With improved strength and confidence, 800m runner Emma Jackson believes she can mix it with the best runners on the planet
You would never know it, but Emma Jackson has had one of her worst winters to date.
The Commonwealth fourth-placer suffered a freak injury in November last year, when she banged her knee on her front door while rushing out of the house. It bruised her kneecap, putting her out of action for six weeks.
In her rehab back from that, Jackson pushed her training a bit too hard, resulting in a strained calf and another few weeks on the sidelines.
“At that point I thought ‘oh no, that’s it for the year’,” Jackson told AW. “But I managed to come back from that really fit and ended up running two PBs in my first few races – God knows how!”
Earlier in May, Jackson finished fifth in the 800m at the Doha Diamond League, running a PB of 1:59.37 – comfortably inside the Olympic A standard. Just over a week later, she took a second off her 1500m PB with 4:11.54 in Loughborough.
“It’s a massive confidence boost to do that, and my coach said he’s learnt a lot about me as an athlete, we never knew I could get so fit off such little training,” said Jackson, who is coached by Alan Morris at Stoke AC. “It’s been a good learning curve for both of us.”
“The pressure is off because I’ve achieved the qualifying standard, and it’s such a relief to have done it in my first race.”
But in recent years the women’s 800m has been one of the most competitive events in Britain, and simply achieving the qualifying standard will not guarantee an athlete a place on the team.
A top-two finish at the Trials, however, will book your spot on Team GB. Having done that last year to gain selection for the World Championships in Daegu, where she finished fifth in her semi-final and was one of very few Brits to set a PB in the Korean city, Jackson is confident she can do it again.
“I loved Daegu so much,” said Jackson, who will turn 24 next week. “I wasn’t overawed, I just loved every second of it. To compete in the Olympics in my own country, I don’t think I could describe how amazing that would be.
“Last year I let Jenny control the race,” she added of last year’s Trials, where she finished just 0.20 behind former world bronze medallist Jenny Meadows. “I waited for her to kick, and in the end it was quite close between us but I look back and think ‘why didn’t I kick first, why did I let her make the first move?’ But that was just me being a bit young and inexperienced.”
With her first experience of competing at a global senior championships under her belt, Jackson now has a renewed approach to her races. No longer does she run the race of other athletes, waiting for them to make a move. Instead she races in a way that’s best for her, unafraid to mix it with the world’s best.
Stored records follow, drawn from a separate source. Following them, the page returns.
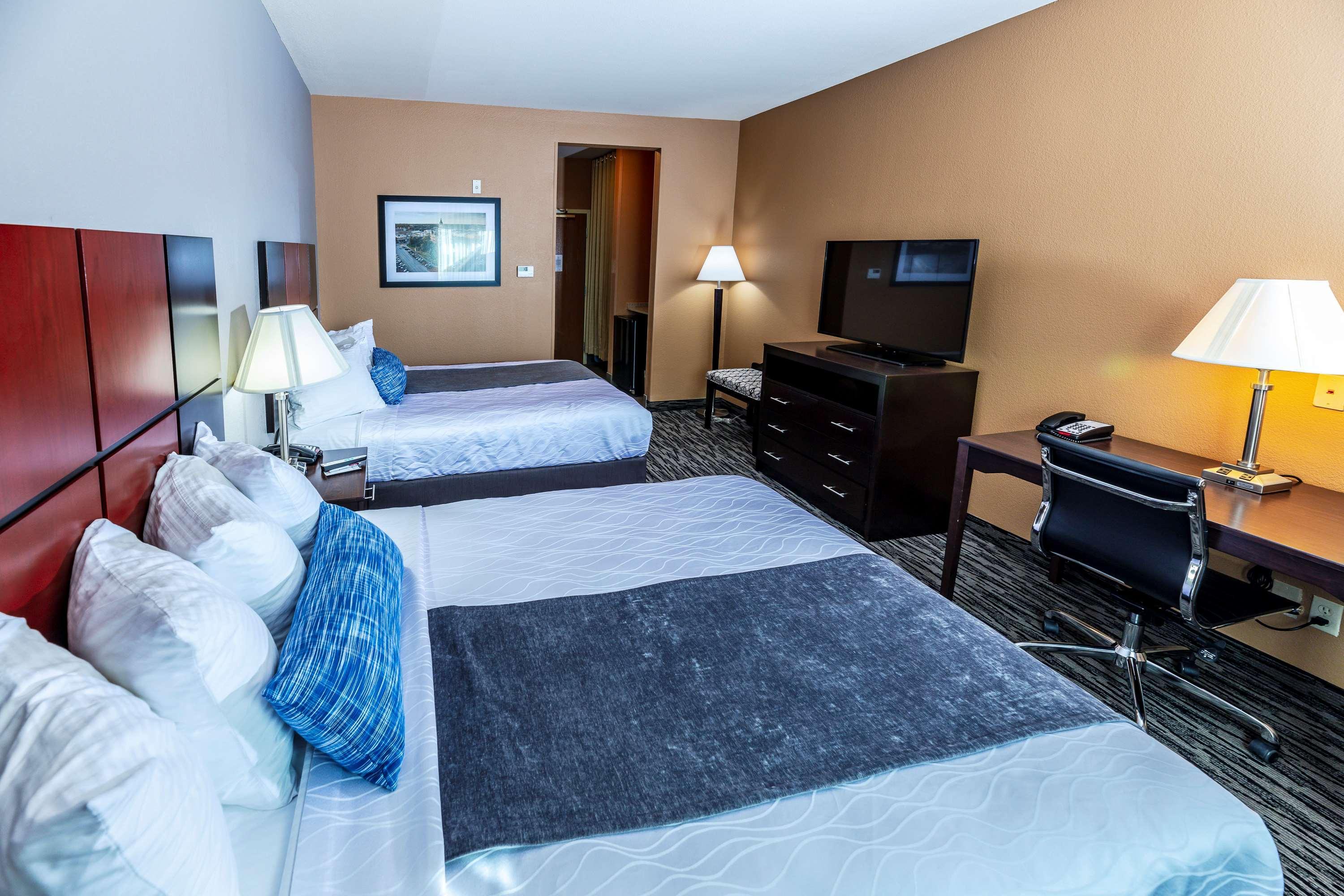 Best Western Plus Denton Inn & Suites Ngoại thất bức ảnh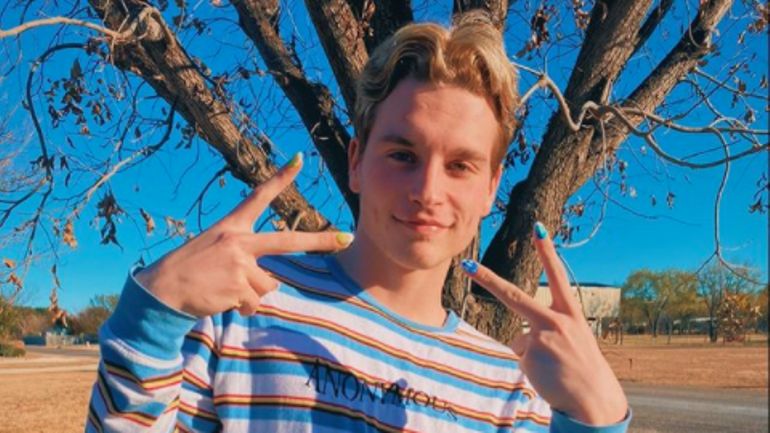 Trevor, l'adolescent américain renvoyé de l'école parce qu'il avait du vernis à ongle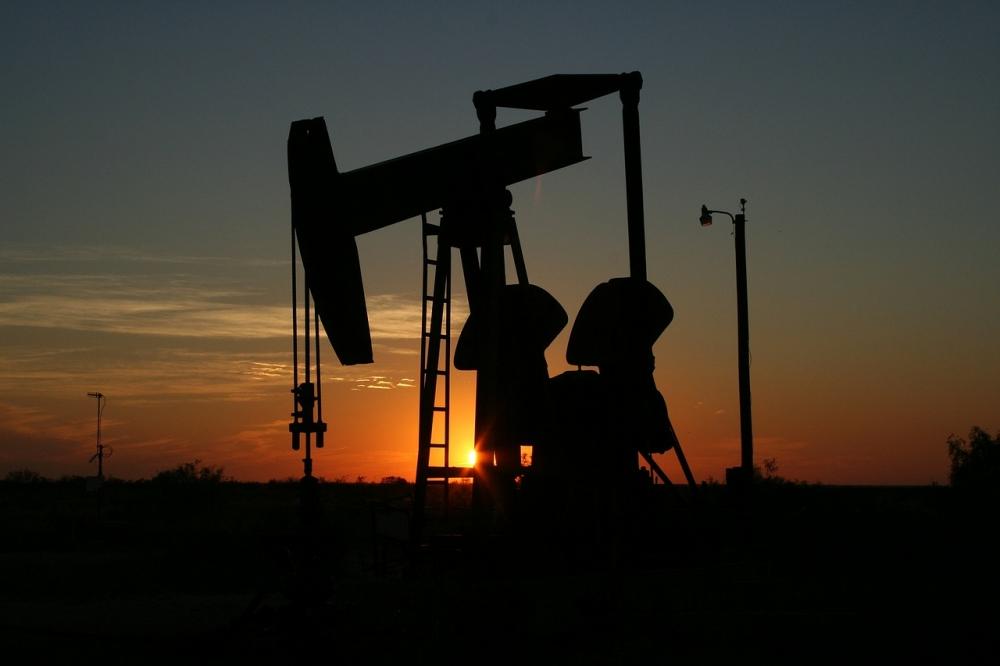 oil-hits-multiyear-highs-on-renewed-iran-sanctions-what-investors-should-watch_1_Wt3rX9.jpg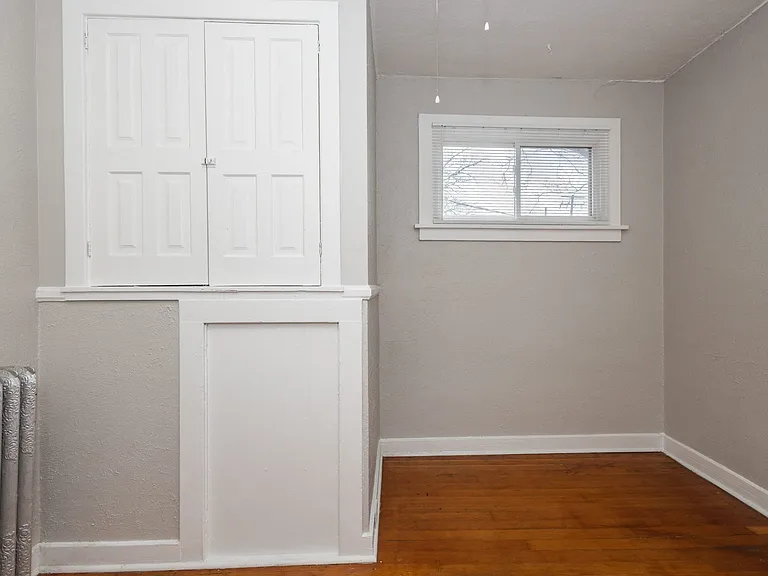 1449 N Emerson St — Photo 32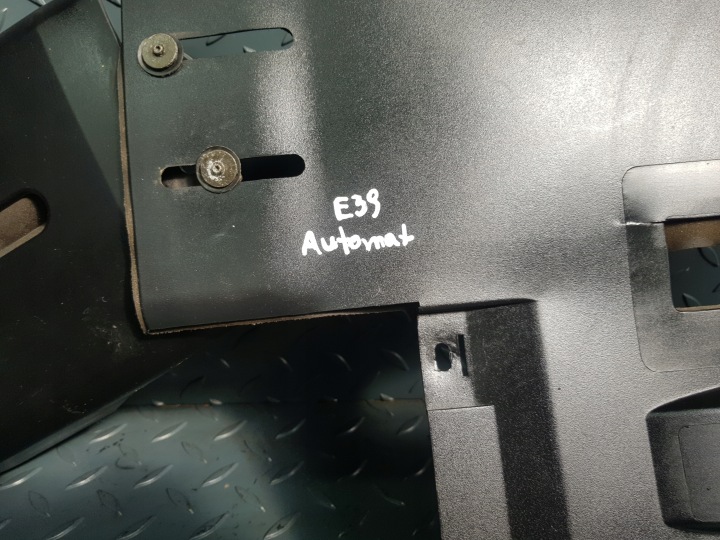 фото №8, Защита нижняя левая nad ноги водителя педалей автомат 8 233 511 bmw e39 европа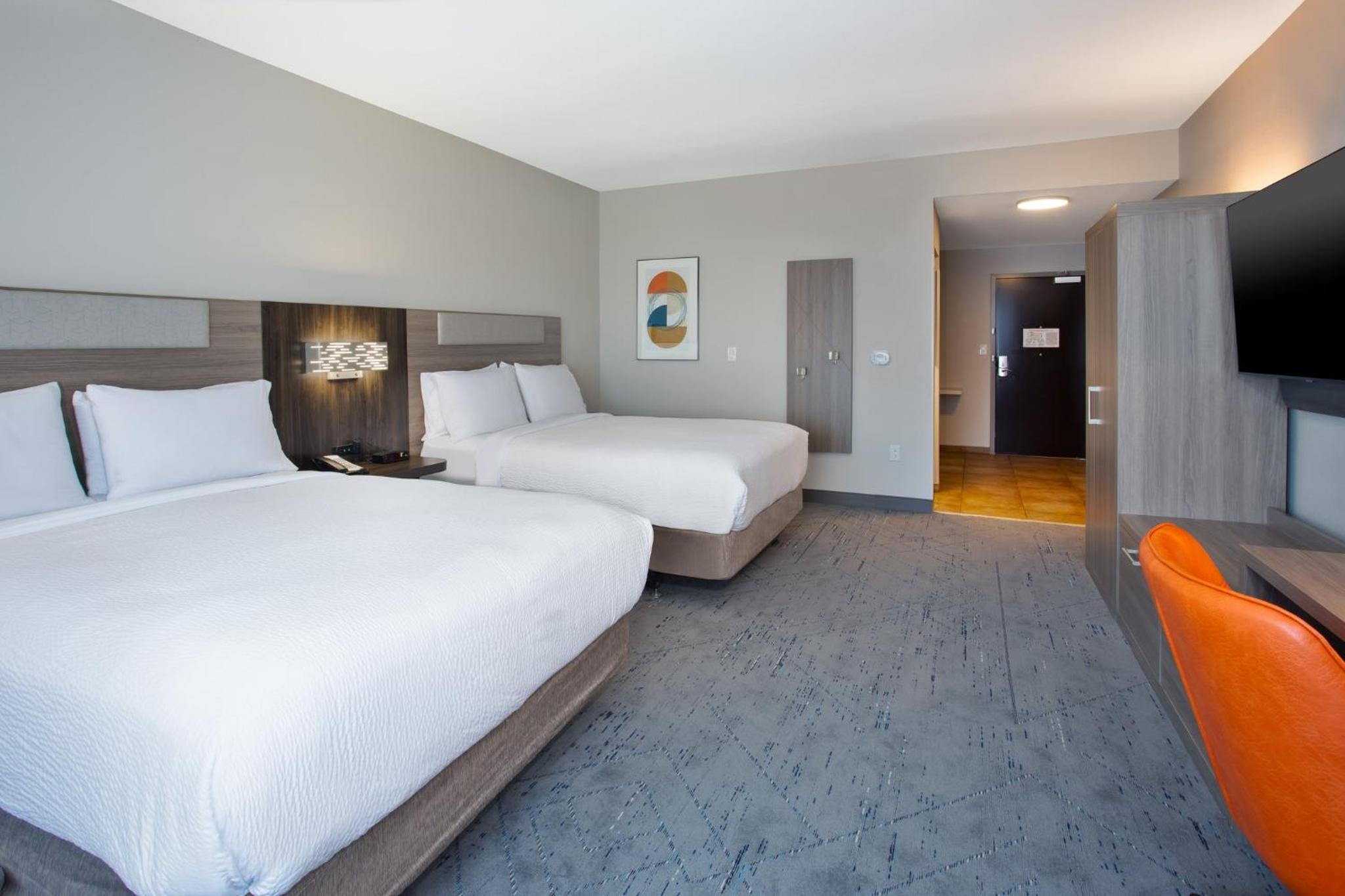 Queen Room with Two Queen Beds - Mobility Access Tub/Non-Smoking - Photo 4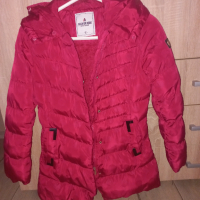 Червено зимно яке, снимка 4 - Детски якета и елеци - 44667383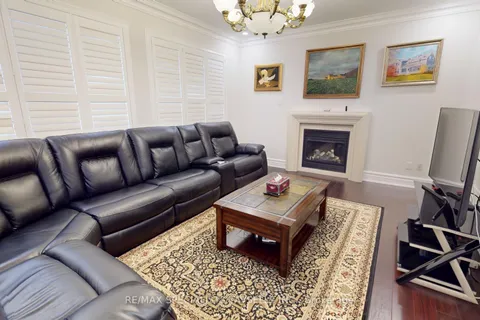8 Mccandless Court, ON L7C 3R7
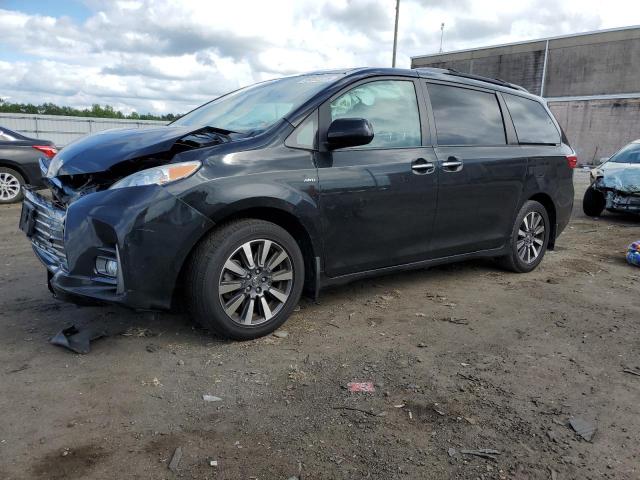 TOYOTA SIENNA XLE 2018 with VIN 5TDDZ3DC4JS196388 - Photo from auction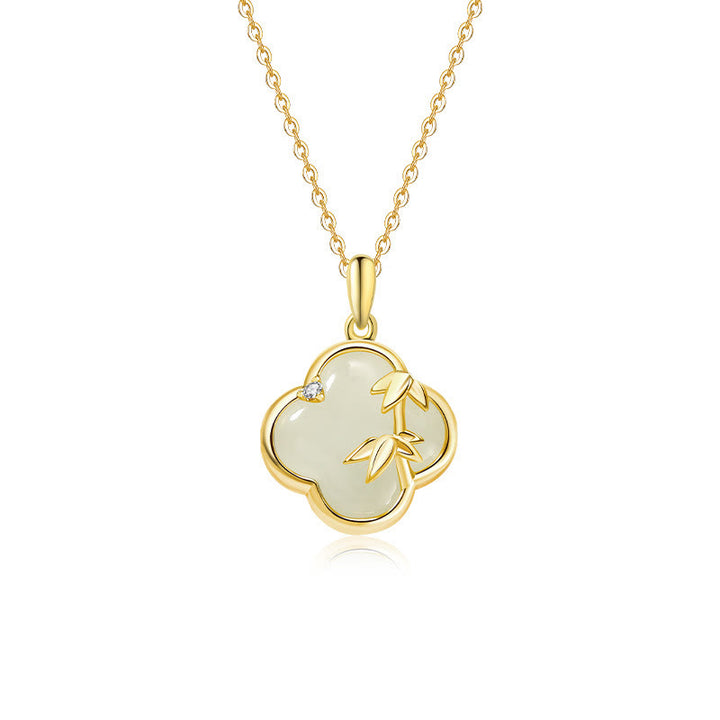 Collar con colgante de trébol de cuatro hojas y bambú en plata de ley 925 con Buddha Stones y jade hetiano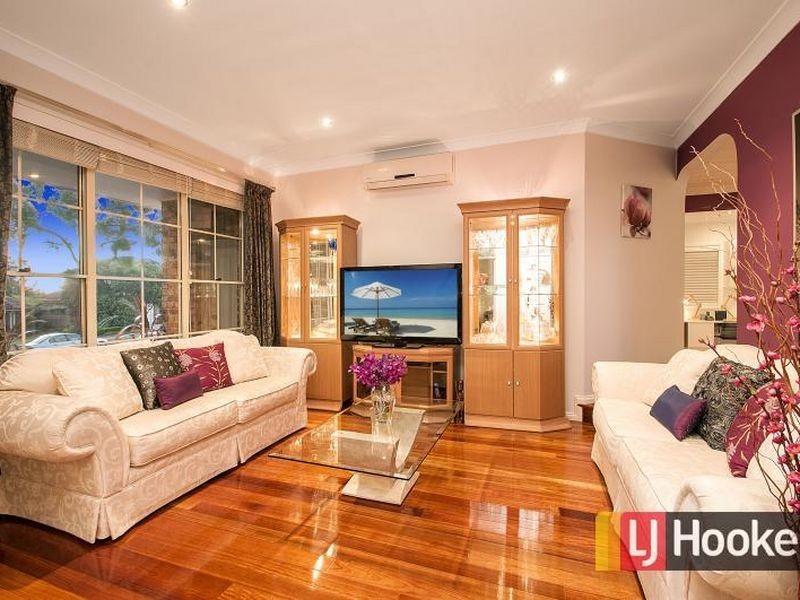 4 Greenhill Drive, Glenwood NSW 2768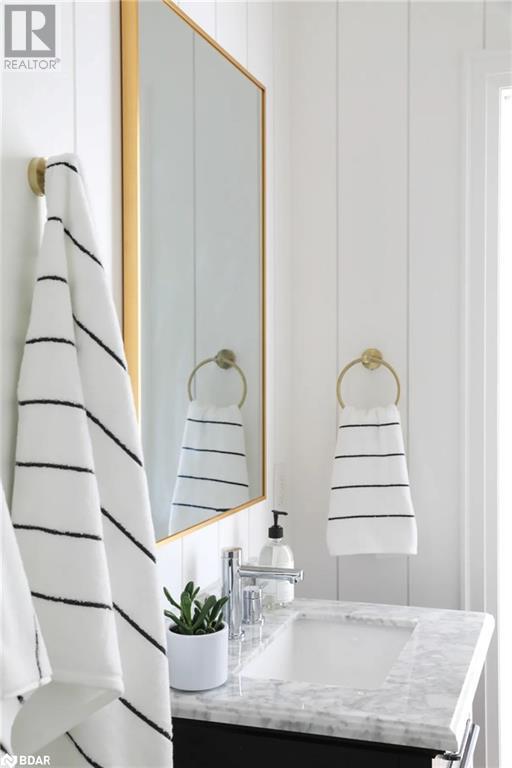 68 Dundonald Street, Barrie, Ontario  L4M 3T3 - Photo 19 - 40685999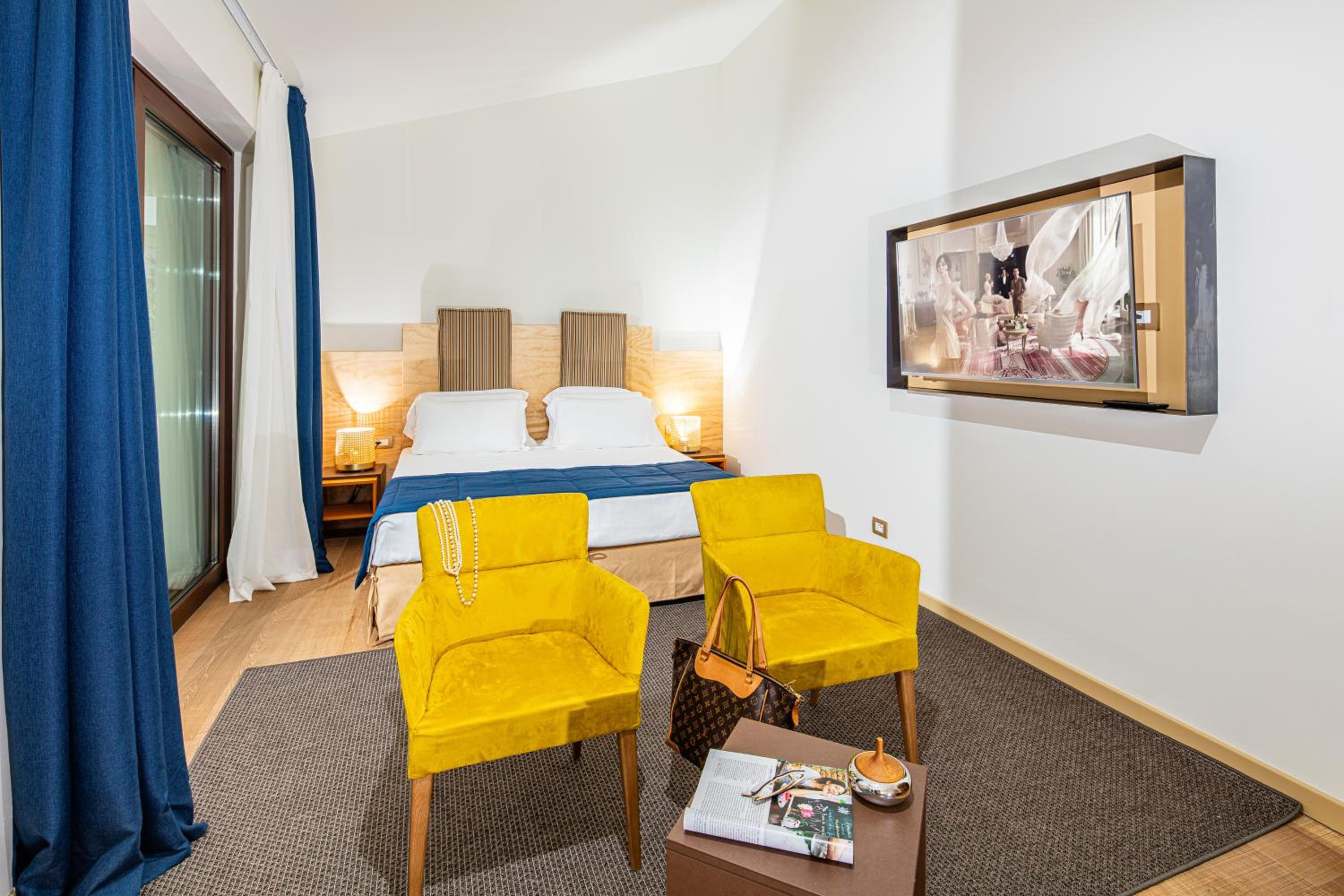 Double or Twin Room with Terrace and Partial Sea View - Annex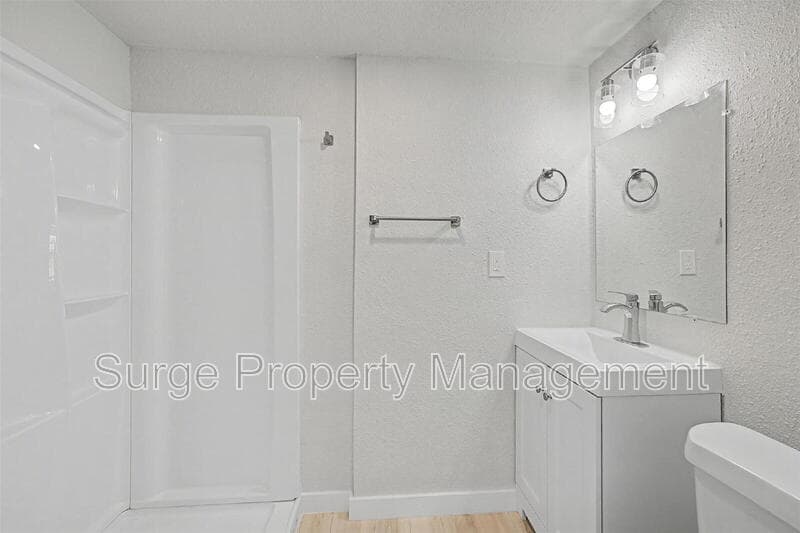 White Settlement Condo: 9021 White Settlement Road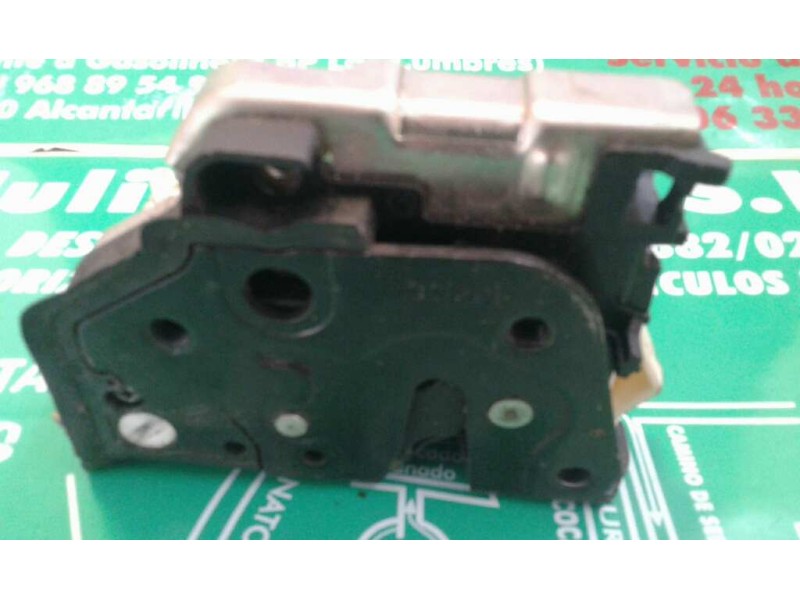 Recambio de cerradura puerta trasera derecha para audi a1 sportback (8xa) ambition referencia OEM IAM 8X0839016 6 PINES BLANCO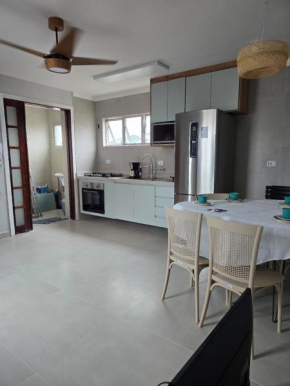 Duplex aconchegante na praia do Tombo!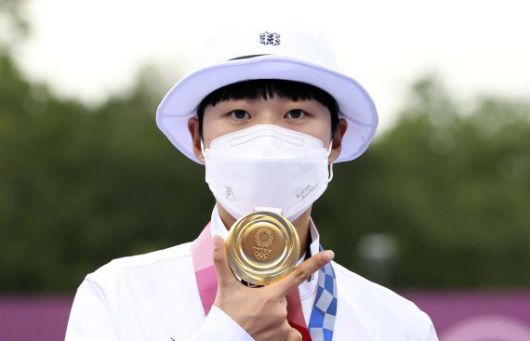 [도쿄(일본)=뉴시스] 최진석 기자 = 대한민국 양궁 대표팀 안산이 30일 일본 도쿄 유메노시마 양궁장에서 열린 2020 도쿄올림픽 양궁 여자 개인전 시상식에서 금메달을 들고 포즈를 취하고 있다. 2021.07.30. myjs@newsis.com /사진=뉴시스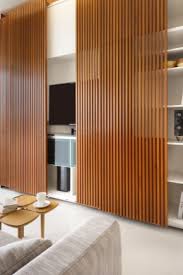 .tv aussparung von schlafzimmerschrank mit tv fach bild schwebetürenschrank cinema schrank kleiderschrank in sandeiche lava von schlafzimmerschrank mit tv fach photo staud media kleiderschrank mit tv fach glas viele farben breite 298 von schlafzimmerschrank mit tv fach bild. Kleiderschrank Mit Einer Tv Nische 49 Fotos Modell Mit Einem Eingebauten Schrank Oder Regal Mit Einem Fernseher In Der Mitte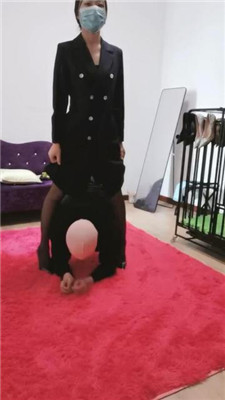 图片[2]_【凌儿】骑马转胯/高跟踩喂食/口水_HD绳艺资源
“I’ve definitely got a different mind-set now,” said Jackson, who will compete at the Diamond League in Rome tonight against the likes of Olympic champion Pamela Jelimo and former world champions Caster Semenya and Janeth Jepkosgei. “I’ve just got so much more belief that I can mix with the best. I wasn’t a million miles away from making the final in Daegu – I’m only 23, so with a bit more training under my belt I now believe I can be one of the best in the world.
“That change in mind-set has just put a whole other perspective in my training and racing,” added the 2007 European junior silver medallist. “I don’t think last year I’ve have had the belief to go to the front like I did in Loughborough. I now know how to race best to suit me, which is a new thing. Last year I was all over the place – I’d run everyone else’s race apart from my own. But now I’ve looked back and I know how to run for me and it’s really made a difference.”
Although Jackson is currently almost exclusively an 800m runner, she feels that her best chance of future success will be over the metric mile.
“The long-term plan is to move up to the 1500m eventually,” she revealed. “As a youngster my endurance wasn’t the best so it will take a while to build that up. When I’m ready and have got the endurance I need, then I’ll move up.
“I still think that I’ll always be able to run a really good 800m, but if I want to look at medals then I think it will be over 1500m.”